Güney Sudan'ın da problemleri var.

Ocak ayında geçiş bedeli nedeniyle çıkan bir tartışmanın ardından Sudan'ın Güney Sudan'ın petrolüne el koymasının ardından verilen petrol üretimini durdurma kararı halktan büyük destek almıştı.

Ancak bu kararın etkileri ülkede hissedilmeye başladı.

Petrol üretimi hükümetin gelirlerinin %98'ini oluşturuyordu.

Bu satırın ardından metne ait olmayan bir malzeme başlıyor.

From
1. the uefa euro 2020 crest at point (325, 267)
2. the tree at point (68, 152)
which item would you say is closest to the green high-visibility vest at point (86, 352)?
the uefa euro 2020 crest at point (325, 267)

Cuba'da bir petrol krizi başlıyor.

İnşaat ve kalkınma projeleri ise askıya alınmış durumda.

Burada da Başkan Salva Kiir bir savaş çıkması durumunda körüklenecek milliyetçilik sayesinde koltuğunu koruyabileceğini düşünüyor.

Sudan'da çatışmalar sürekli devam ediyor ancak iki tarafın orduları da uzun süreli bir savaşa hazır görünmüyor.

İki taraf da silahlanıyor

Heglig'in daha fazla çatışmaya neden olması kaçınılmaz.

Sudan petrol yataklarını geri alırsa askerlerinin orada duracağını söylemek güç.

Esas soru iki taraftan herhangi birinin gerçekten büyük çaplı bir savaş isteyip istemediği.

Şimdiye kadar yaşananlar sınır bölgelerindeki ufak çatışmalardan ibaretti.

Gerçek bir savaş henüz başlamadı.

Ancak iki ülkenin de askeri gücü oldukça sınırlı.

Sudan Darfur'da Güney Kordofan'da ve Mavi Nehir'de asilerle başetmeye çalışıyor ve Heglig'e sahip çıkmayı başaramadı.

Güney Sudan'ın ise neredeyse hiç ateş gücü yok.

Sudan'la kıyaslandığında özellikle hava kuvvetleri çok güçsüz.

Petrol gelirinin olmayışı da iki tarafında savaşın bedelini ödemekte zorlanacağı anlamına geliyor.

İki ordu da ama özellikle Güney Sudan ordusu yönetim problemlerine sahip.

Yani bazen yerel ordu liderleri başkente danışmadan kendi saldırılarını düzenliyor.

Gerçek, tam güçle yapılan bir savaş ülkeleri içinde bulunduklarından daha büyük acılara sürükleyecek.

Fakat hala ülkelerin savaşmak için yeterli kaynaklara ya da isteğe sahip olup olmadıkları belli değil.